Not have those imports been immune from the political turmoil sweeping the region. Following the outbreak of the Arab Spring two years ago, the Arab Gas Pipeline, which transports natural gas from Egypt to Jordan, has been attacked numerous times, forcing Jordan to spend increasing amounts of scarce hard currency on back-up fossil fuels for power generation, just at a time when oil prices have been increasing. Over the past two years the country has spent at least $1.4 billion on heavy fuel oil and diesel to replace lost gas from the AGP.
Adding to the allure of nuclear energy is Jordan’s discovery of uranium resources, which the government views as a potentially secure, domestic fuel source for its reactors, as well as a revenue source for funding its first nuclear power plant.
But some in the Kingdom are expressing sticker shock at the projected costs of embracing nuclear power, as Jordan’s worsening economic situation increases public concerns over how Jordan can afford a nuclear power program now estimated to cost at least $5 billion, with many arguing that the Kingdom should deploy more renewable energy resources instead.
Accordingly, Jordan’s policy makers have come under increasing pressure from the public to justify the enormous expenditure.
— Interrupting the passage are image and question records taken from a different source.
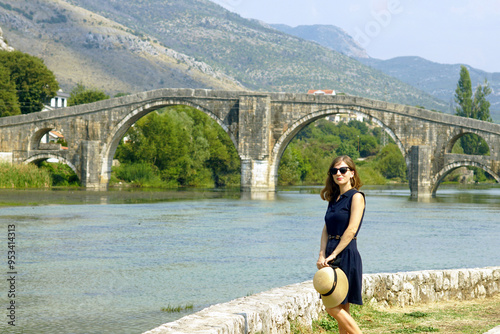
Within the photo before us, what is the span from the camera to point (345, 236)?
400 centimetres

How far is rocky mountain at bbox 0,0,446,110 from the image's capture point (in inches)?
3792

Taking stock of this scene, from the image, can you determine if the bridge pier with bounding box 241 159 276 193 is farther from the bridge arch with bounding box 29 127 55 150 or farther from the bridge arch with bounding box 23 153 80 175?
the bridge arch with bounding box 29 127 55 150

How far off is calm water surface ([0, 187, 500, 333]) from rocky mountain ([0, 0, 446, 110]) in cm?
6975

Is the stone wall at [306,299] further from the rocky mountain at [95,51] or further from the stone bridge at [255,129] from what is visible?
the rocky mountain at [95,51]

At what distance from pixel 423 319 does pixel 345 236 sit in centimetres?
174

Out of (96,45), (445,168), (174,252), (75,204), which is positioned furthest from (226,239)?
(96,45)

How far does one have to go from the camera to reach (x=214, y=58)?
122688 mm

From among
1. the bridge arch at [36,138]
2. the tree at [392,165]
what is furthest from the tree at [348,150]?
the bridge arch at [36,138]

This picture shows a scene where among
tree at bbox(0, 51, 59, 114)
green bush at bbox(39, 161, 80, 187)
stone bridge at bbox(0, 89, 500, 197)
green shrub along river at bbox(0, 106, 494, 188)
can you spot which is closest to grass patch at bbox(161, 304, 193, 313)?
stone bridge at bbox(0, 89, 500, 197)

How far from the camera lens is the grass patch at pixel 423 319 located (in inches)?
194

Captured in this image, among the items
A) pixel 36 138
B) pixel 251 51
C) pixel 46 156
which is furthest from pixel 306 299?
pixel 251 51

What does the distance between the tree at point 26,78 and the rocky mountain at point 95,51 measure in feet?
144

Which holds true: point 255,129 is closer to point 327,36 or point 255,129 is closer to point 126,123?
point 126,123

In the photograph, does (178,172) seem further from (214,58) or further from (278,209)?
(214,58)
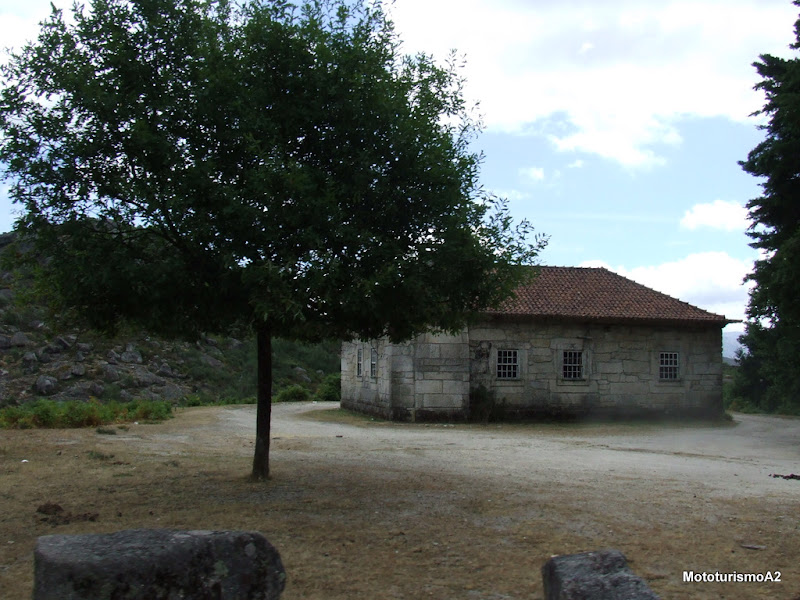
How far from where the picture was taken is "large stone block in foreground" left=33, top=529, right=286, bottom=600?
399 cm

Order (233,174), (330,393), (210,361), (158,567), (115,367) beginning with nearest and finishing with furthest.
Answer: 1. (158,567)
2. (233,174)
3. (330,393)
4. (115,367)
5. (210,361)

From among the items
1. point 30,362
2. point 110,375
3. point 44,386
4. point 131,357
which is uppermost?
point 131,357

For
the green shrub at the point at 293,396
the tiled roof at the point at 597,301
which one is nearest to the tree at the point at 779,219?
the tiled roof at the point at 597,301

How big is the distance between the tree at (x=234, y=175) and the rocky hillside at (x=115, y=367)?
865 inches

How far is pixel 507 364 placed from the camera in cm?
2261

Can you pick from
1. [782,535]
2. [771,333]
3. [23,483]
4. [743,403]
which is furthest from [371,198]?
[743,403]

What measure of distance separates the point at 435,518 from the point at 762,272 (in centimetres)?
1604

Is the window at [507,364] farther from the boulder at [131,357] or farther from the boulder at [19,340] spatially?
the boulder at [19,340]

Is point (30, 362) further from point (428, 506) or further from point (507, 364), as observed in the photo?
point (428, 506)

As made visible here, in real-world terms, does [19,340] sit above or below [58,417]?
above

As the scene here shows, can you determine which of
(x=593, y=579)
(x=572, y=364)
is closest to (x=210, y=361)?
(x=572, y=364)

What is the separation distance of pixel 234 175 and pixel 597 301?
58.2 ft

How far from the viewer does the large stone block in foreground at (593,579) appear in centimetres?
408

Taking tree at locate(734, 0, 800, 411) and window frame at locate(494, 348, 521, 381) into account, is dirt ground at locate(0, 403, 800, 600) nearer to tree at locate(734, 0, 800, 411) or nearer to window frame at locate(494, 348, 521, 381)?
tree at locate(734, 0, 800, 411)
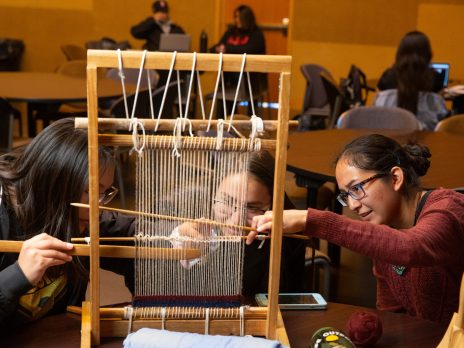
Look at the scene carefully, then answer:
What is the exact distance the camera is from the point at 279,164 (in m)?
1.21

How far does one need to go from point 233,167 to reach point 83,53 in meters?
6.07

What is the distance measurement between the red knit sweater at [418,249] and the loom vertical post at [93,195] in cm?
39

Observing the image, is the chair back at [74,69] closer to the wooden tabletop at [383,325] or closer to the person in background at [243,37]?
the person in background at [243,37]

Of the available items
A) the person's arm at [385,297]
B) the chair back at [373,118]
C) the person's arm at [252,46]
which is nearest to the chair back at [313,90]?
the person's arm at [252,46]

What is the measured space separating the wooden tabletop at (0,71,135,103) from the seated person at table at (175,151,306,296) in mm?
2467

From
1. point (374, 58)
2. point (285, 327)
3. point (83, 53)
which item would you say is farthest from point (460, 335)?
point (374, 58)

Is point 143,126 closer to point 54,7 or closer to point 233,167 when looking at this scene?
point 233,167

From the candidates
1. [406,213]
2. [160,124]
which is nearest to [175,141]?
[160,124]

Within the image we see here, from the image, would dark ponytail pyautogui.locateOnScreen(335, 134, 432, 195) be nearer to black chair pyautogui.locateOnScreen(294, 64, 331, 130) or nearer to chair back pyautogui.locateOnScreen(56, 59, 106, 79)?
chair back pyautogui.locateOnScreen(56, 59, 106, 79)


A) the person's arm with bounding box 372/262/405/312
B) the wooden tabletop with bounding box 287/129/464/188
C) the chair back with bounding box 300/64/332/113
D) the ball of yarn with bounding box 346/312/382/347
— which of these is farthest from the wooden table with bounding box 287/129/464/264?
the chair back with bounding box 300/64/332/113

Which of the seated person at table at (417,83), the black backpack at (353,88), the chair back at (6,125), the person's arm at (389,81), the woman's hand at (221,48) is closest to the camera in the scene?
the chair back at (6,125)

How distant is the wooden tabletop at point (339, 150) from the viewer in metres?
2.57

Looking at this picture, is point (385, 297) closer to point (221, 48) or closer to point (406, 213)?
point (406, 213)

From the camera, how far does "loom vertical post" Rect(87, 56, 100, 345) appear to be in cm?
114
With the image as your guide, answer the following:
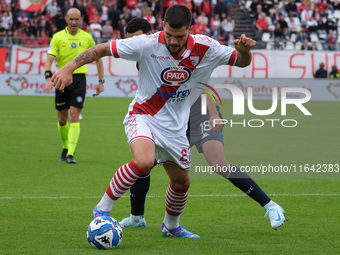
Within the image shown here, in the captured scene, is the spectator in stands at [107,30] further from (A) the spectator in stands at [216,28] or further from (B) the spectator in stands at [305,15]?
(B) the spectator in stands at [305,15]

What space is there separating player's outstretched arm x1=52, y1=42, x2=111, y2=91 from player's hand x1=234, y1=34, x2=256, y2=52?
1062 mm

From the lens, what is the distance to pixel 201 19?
31.9m

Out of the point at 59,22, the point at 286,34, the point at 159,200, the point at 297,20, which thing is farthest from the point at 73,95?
the point at 297,20

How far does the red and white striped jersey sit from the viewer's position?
5715mm

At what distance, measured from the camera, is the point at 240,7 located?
113 feet

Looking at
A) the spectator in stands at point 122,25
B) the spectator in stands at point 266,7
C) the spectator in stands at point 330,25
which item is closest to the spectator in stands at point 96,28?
the spectator in stands at point 122,25

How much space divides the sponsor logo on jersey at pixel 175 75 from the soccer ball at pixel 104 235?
4.23ft

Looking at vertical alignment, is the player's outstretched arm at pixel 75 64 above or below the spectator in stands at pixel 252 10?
above

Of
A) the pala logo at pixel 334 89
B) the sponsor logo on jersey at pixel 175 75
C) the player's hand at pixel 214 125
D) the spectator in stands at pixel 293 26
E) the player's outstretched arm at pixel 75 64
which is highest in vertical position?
the player's outstretched arm at pixel 75 64

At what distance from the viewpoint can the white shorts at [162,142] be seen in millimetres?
5715

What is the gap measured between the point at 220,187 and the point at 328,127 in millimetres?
9702

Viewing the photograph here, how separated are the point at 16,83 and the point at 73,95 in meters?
15.8

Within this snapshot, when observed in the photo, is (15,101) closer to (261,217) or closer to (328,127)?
(328,127)

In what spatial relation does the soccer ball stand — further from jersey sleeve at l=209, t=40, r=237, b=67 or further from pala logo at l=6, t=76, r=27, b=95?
pala logo at l=6, t=76, r=27, b=95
With decreasing political and financial support, concerns about Jordan’s ambitious nuclear program have multiplied.
What may ultimately doom Jordan’s nuclear ambitions, however, is a resource even more scarce in the Kingdom than uranium – water.
Jordan’s Minister of Water Hazem Nasser has noted, “We live in a chronic water problem. And we are now at the edge of moving from a chronic water problem into a water crisis.”
Jordan’s Royal Commission for Water noted in its report, “Water for Life: Jordan’s Water Strategy, 2008-2022” that the Kingdom has an annual per capita water supply of 145 cubic meters. To put this figure in context, the United Nations describes nations with less than 500 cubic meters per person per year as having an “absolute scarcity” of water.
Fourteen years ago King Abdullah II commented, “Our Water situation forms a strategic challenge that cannot be ignored. We have to balance between drinking water needs and industrial and irrigation water requirements. Drinking water remains the most essential and the highest priority issue.”
And the shortages continue. Jordan’s Minister of Water and Irrigation HE Raed Abu Saud noted in the strategy report, “Jordan has very limited water resources. In 2007 the Demand exceeded Resources by 638 million cubic meters/year and the Allocations exceeded Resources by 73 million cubic meters… Water is an essential commodity for Municipal, Industrial and Agricultural uses. The increasing water deficit year-on-year poses a serious future threat that will impact all sectors.”
And nuclear power plants, whatever their design, are significant users of water for cooling purposes. Safa Al Jayoussi, an activist with Greenpeace in Jordan, succinctly summed up the issue, noting, “Nuclear power plants require large quantities of cooling water, usually from a large river or a large lake. But, in Jordan, we don’t really have any sources of water.”
While Jordan’s nascent nuclear power industry has its advocates, it may well be water, the Middle East’s most precious resource, rather than fiscal issues that shoves the country’s nuclear hopes farther into the future. As King Abdullah II noted, potable water “remains the most essential and the highest priority issue” and no one at the Water Ministry has yet advanced a plan how the Kingdom might make up its annual water deficit of 73 million cubic meters.